Michele Bianchi
(3 marzo 1930)


      Il 3 marzo, riaprendosi la Camera, la prima seduta fu dedicata alla commemorazione del Quadrumviro Michele Bianchi, morto il 3 febbraio 1930. In questa occasione il Duce pronunziò il seguente discorso:

      Onorevoli Camerati!
      Durante quindici anni Michele Bianchi ha collaborato con me, ha diviso la mia fatica, ha camminato verso la stessa meta. È il quindicennio, glorioso e sanguinoso, della guerra e della Rivoluzione fascista. È tutta una vita o la parte più importante di una vita. Lascio ai biografi di professione il Bianchi di prima del 1914 e intendo, invece, di evocare dinanzi a noi il Bianchi dei Fasci di azione rivoluzionaria del 1915, dei Fasci di combattimento del 1919, così come mi è apparso nella consuetudine del lavoro comune e nelle vicende di una lunga battaglia, che ha duramente provato il fisico e il morale degli uomini che l'hanno sostenuta. La personalità politica e spirituale di Michele Bianchi si presenta nella mia memoria con contorni nettissimi, con caratteristiche precise.
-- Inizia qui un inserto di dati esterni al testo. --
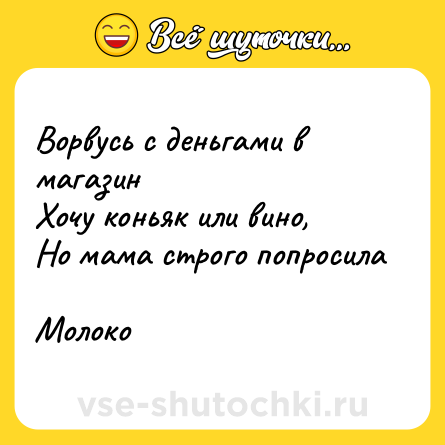 Шутка: Ворвусь с деньгами в магазин <br>Хочу коньяк или вино, <br>Но мама строго попросила <br>Молоко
      Lo rivedo nella redazione tumultuaria di un giornale in via Paolo da Cannobio, alla tribuna per una adunata di popolo, come a Napoli, in una riunione di capi, come il 16 ottobre del '22 in via San Marco, a Milano, alla testa di un Ministero.
      Che cosa lo distingue? La sua è una intelligenza meditativa. Il prorompere degli entusiasmi è frenato in lui dalla ragione e dal senso acuto di responsabilità. Più questa aumenta e meno egli parla o scrive. Monito a quei fascisti, i quali talora sembrano dimenticare che quando un Partito è diventato Regime e governa un Popolo, ogni capo o gregario deve seriamente ponderare non solo gli atti, ma anche le parole.
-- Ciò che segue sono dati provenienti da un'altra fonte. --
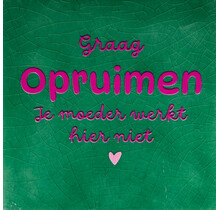 graag opruimen je moeder werkt hier niet hardgroen/knalroze(warmroze)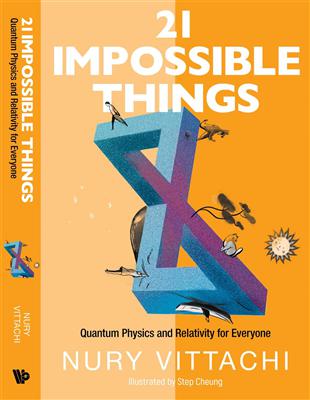 21 Impossible Things: Quantum Physics and Relativity for Everyone | 拾書所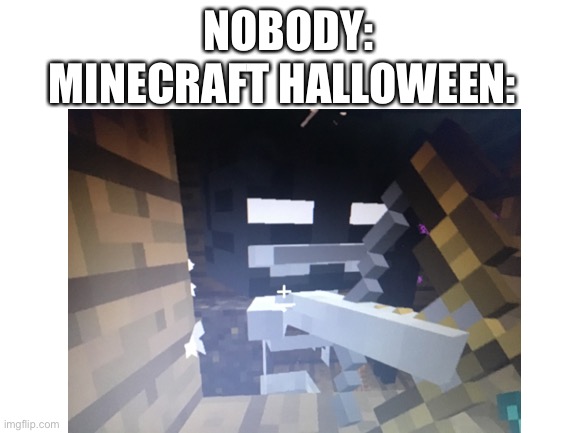 That’s an enderman head on a skeleton btw | MINECRAFT HALLOWEEN:; NOBODY: | image tagged in minecraft | made w/ Imgflip meme maker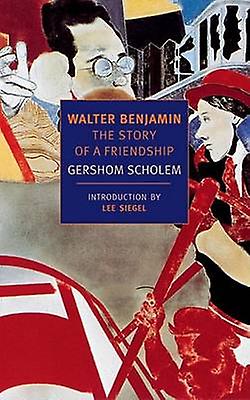 Walter Benjamin by Gershom Scholem Paperback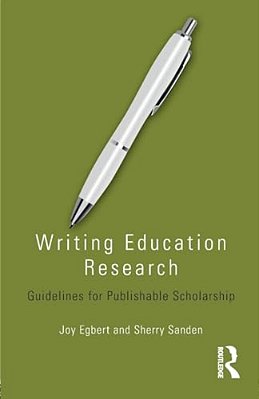 Writing Education Research: Guidelines For Publishable Scholarship-..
      Michele Bianchi è un fedele come tutte le Camicie nere che si sono battute disinteressatamente per il trionfo del Regime. Non mi ha mai presentato il conto delle sue benemerenze fasciste, pur grandissime e indiscutibili; non mi ha mai poste delle «condizioni» alla sua obbedienza, delle riserve alla sua disciplina; non ha mai preteso che la sua «prima ora» veramente autentica, la sua intransigenza sostanziale, e non formale, si convertissero in un privilegio o in una «carriera».